The preferred method of communication is email. For the exchange of sensitive information and authenticated communication SE-CERT and CPCERT uses several encryption solutions. 

By default, all sensitive communication to SE-CERT and CPCERT should be encrypted with our public PGP key.

5. Services

SE-CERT (cert@se.com) provides incident response services including but limited not to: 

• Alerts and Warning 
• Triage  
• Art 
• Handling 

CPCERT (cpcert@se.com) provides Product Vulnerability Handling including but limited not to:

• Intake 
• Evaluation 
• Resolution 
• Disclosure 

5.1 Incident response   

SE-CERT (cert@se.com), collect information from sensors, after triage, will contact relevant stakeholder to handle the incident and artifact. Then the stakeholder will respond the incident defining containment and remediation. 
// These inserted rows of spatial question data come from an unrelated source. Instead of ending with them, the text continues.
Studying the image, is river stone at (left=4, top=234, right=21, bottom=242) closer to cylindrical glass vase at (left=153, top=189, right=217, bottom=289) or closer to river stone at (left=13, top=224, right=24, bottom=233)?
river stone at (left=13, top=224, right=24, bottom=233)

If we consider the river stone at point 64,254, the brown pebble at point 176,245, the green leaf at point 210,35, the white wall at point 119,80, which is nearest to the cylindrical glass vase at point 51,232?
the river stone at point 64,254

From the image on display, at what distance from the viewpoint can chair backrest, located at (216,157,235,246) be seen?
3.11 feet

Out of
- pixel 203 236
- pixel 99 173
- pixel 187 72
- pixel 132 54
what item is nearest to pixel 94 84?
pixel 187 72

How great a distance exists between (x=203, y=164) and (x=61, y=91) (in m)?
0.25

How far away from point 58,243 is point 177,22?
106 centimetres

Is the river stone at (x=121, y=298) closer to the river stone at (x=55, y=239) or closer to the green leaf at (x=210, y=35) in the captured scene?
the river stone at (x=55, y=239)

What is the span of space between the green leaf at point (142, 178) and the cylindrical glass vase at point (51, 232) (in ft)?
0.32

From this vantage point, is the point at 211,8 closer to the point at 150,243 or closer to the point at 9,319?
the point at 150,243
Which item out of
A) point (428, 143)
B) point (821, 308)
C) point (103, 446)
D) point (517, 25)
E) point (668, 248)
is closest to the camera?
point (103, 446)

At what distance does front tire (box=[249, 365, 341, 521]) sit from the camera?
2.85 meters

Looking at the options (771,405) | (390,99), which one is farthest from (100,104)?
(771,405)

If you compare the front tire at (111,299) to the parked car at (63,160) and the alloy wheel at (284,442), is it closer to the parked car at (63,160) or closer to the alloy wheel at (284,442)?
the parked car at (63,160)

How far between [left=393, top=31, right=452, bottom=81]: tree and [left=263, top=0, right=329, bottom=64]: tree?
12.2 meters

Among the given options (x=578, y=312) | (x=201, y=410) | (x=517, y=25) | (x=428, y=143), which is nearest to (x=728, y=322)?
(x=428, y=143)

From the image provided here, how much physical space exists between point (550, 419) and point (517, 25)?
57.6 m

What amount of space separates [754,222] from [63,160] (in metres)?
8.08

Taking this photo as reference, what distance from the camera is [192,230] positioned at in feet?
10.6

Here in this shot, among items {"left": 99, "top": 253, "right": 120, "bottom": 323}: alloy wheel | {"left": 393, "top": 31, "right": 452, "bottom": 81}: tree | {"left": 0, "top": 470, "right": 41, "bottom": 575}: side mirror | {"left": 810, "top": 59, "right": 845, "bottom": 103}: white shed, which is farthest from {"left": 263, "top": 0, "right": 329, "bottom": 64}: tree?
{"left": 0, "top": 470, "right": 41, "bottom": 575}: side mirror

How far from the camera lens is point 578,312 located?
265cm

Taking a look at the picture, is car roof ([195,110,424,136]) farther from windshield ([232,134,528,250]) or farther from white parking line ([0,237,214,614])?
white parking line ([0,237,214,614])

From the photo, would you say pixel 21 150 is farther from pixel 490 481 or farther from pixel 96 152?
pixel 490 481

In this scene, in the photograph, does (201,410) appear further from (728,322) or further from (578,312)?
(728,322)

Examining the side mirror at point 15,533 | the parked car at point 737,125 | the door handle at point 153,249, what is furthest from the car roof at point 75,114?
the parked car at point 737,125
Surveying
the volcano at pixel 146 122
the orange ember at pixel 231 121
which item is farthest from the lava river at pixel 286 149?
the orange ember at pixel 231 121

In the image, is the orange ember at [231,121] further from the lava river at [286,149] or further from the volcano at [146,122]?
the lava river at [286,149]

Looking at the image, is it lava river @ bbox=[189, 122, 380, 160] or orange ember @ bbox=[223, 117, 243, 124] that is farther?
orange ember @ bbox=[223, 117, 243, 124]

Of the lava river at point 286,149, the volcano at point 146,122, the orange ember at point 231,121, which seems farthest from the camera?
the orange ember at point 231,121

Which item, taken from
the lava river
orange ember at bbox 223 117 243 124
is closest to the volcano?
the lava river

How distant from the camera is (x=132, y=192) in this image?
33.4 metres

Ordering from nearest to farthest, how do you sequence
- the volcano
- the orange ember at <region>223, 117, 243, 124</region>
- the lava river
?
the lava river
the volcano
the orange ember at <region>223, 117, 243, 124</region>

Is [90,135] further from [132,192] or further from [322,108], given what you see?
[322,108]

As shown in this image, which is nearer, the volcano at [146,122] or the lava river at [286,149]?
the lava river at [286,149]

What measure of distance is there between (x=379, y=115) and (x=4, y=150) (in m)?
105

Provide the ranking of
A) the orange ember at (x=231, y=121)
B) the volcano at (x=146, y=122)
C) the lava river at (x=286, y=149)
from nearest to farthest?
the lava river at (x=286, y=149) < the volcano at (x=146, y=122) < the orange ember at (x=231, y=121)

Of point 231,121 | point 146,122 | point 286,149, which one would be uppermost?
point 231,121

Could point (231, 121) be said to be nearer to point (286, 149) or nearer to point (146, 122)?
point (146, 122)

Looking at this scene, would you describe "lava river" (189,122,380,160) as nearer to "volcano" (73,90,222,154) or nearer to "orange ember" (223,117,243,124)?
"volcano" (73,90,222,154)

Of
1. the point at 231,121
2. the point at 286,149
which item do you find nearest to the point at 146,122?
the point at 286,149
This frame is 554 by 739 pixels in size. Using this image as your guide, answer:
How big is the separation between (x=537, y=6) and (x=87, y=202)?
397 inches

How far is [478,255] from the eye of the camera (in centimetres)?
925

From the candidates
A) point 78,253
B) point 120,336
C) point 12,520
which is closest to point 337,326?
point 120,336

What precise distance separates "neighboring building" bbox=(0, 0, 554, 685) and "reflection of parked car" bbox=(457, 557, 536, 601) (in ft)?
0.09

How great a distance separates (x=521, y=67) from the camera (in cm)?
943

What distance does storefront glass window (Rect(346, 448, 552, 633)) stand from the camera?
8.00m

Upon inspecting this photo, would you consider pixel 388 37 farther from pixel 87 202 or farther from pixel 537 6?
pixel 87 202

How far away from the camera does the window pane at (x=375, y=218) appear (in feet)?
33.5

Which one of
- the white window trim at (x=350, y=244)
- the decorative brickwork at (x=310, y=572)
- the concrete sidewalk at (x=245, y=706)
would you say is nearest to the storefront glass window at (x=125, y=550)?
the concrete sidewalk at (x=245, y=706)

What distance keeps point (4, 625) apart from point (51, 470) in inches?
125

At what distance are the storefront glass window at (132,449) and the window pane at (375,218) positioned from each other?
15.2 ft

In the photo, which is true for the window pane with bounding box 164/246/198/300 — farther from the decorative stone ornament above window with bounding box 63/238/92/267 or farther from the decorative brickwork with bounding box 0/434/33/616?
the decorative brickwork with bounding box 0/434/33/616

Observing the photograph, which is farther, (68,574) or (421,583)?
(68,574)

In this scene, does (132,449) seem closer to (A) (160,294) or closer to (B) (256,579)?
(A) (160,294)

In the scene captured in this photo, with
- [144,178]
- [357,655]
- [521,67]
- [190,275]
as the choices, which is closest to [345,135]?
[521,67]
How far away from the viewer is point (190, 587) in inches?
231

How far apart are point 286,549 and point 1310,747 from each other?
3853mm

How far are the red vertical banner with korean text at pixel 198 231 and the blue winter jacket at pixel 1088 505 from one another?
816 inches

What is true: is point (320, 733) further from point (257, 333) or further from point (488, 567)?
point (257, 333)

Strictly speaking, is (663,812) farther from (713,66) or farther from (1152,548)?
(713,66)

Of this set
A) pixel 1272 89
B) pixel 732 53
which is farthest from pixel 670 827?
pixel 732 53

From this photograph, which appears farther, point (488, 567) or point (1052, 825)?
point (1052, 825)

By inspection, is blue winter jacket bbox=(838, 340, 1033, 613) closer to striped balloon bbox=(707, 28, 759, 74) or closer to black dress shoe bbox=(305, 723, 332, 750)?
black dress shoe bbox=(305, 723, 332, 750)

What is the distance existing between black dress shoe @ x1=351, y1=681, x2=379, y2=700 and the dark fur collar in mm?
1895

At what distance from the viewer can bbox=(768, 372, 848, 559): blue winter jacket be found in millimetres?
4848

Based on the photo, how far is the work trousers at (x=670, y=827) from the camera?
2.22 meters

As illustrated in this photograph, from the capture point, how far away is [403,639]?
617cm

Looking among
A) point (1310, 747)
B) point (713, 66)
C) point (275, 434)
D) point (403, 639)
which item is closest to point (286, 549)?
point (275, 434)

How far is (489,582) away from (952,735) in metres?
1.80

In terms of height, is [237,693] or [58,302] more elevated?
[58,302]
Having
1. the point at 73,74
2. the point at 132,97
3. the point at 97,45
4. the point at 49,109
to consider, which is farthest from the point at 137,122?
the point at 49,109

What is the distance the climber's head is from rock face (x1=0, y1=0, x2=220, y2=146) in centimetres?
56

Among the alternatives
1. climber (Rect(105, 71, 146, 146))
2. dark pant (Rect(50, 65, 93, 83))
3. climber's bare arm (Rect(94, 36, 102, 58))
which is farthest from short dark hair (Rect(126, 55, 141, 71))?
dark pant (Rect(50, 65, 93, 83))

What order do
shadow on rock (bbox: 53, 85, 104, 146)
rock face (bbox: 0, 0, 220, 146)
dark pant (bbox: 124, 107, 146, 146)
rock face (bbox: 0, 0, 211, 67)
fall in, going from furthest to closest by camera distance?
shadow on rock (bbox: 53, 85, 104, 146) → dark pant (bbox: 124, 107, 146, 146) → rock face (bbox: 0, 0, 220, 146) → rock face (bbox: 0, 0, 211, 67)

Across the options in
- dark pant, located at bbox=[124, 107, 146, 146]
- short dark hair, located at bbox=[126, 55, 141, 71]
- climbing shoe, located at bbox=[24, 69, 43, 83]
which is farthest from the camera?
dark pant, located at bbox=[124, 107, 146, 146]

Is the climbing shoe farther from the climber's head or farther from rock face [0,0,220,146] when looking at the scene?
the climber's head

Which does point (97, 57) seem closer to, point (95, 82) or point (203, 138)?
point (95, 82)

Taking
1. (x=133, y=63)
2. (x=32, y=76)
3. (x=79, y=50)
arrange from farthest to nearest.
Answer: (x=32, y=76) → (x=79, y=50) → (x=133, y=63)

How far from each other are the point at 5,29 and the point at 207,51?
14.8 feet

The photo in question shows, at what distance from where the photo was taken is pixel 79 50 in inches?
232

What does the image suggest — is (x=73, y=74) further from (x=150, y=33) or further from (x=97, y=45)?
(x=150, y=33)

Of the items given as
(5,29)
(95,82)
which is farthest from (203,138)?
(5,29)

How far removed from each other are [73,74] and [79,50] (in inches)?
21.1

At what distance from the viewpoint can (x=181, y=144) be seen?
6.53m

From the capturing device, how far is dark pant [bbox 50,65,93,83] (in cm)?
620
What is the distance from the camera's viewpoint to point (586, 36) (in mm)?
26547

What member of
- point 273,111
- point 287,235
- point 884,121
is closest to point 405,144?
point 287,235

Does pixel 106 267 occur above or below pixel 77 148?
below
6. Incident Reporting Forms   

In case of emergency or crisis, please provide SE-CERT (cert@se.com) at least the following information:    

• Contact details and organizational information – name of person and organization name and address    
• Scanning results (if any) - an extract from the log showing the problem,   
• IP address(es), FQDN(s), and any other relevant technical element with associated observation    
• Regards email issues, in case you wish to forward any emails to cert@se.com, please include all email headers, body and any attachments if possible and as permitted by the regulations, policies and legislation under which you operate    
• Telephone number and email address.

7. Disclaimers 

While every precaution will be taken in the preparation of information, notifications, and alerts, SE-CERT assumes no responsibility for errors or omissions, or for damages resulting from the use of the information contained herein.